Reflecting on the company’s origins, Paulino says, “Tavrn emerged from our desire to apply AI to industries where manual workflows still dominate and precision is paramount. After months of interviewing paralegals and shadowing firms, we understood the pain points behind medical chronologies and demand letters, not just as inefficiencies, but as mission-critical documents driving revenue and case outcomes. What started as curiosity became conviction: AI could not only speed up legal work but also improve its quality and accessibility.”
The founders’ collaboration with legal professionals created a solution aligned with legal work realities. “We’re building tools that act as force multipliers, enabling legal teams to handle more cases, serve more clients, and deliver better results without sacrificing precision,” Paulino emphasises.

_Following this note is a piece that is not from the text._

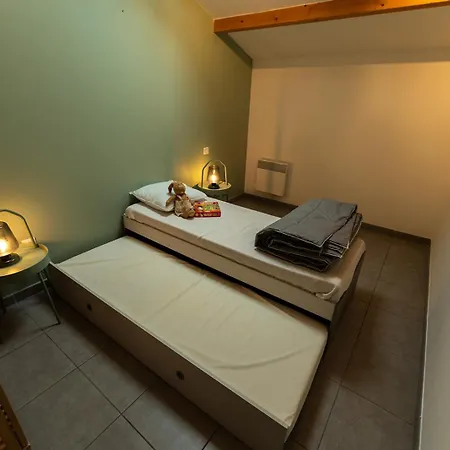 Lagocean شقة فيو بوكو لي بي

Behind Tavrn: technology built for real legal work
Tavrn’s platform is purpose-built for personal injury law, automating critical workflows like medical chronologies and demand letters. Unlike generic legal AI tools, Tavrn’s product was developed with paralegals and attorneys, embedding legal expertise into every feature. This user-centric approach has improved adoption, accuracy, and time-to-value for law firms.
“What truly sets Tavrn apart is our commitment to full automation with high accuracy, not just AI-assisted drafting,” Paulino explains. “The platform delivers polished outputs that firms can use directly in their legal processes, enabling true workflow replacement.” Rather than merely augmenting manual work, Tavrn replaces it entirely, turning weeks of effort into hours and allowing firms to handle more cases with greater accuracy.
Tavrn’s innovative pricing model reflects this approach. The company charges annual flat fees with usage-based components, moving away from traditional seat-based pricing to align value with work delivered. “Tavrn proves that AI can do more than assist legal teams; it can help them scale with precision,” Paulino says.
Looking ahead: scaling legal AI
With strong traction in the US personal injury market and growing customer demand, Tavrn is focused on expanding its impact. Over the next three to five years, the company aims to become the go-to AI infrastructure for personal injury law. Paulino outlines the roadmap: “We plan to scale our go-to-market approach, grow both our sales and engineering teams, and continue building category-defining products that span the entire personal injury lifecycle, from client intake to case resolution.”
Tavrn plans to expand beyond medical chronologies and demand letters to include AI-powered solutions for client intake, medical record retrieval, demand generation, eDiscovery, and case preparation. Each workflow represents a critical point in a firm’s ability to deliver results efficiently at scale. “Our five-year ambition is clear: to become the dominant AI platform that personal injury attorneys trust to deliver better outcomes faster, reshaping legal services in one of the profession’s most operationally intensive areas,” Paulino says.
Tavrn’s mission is to bring legal services into the AI era, starting with personal injury law, where outcomes depend on speed, documentation quality, and operational scale. “We’re building tools that act as force multipliers, enabling legal teams to handle more cases, serve more clients, and deliver better results without sacrificing precision,” Paulino reiterates.
He concludes, “With our partners’ support, we’re focused on execution: going deep in the vertical, expanding our product capabilities, and proving that AI can transform not just how legal work gets done, but what legal teams can achieve.”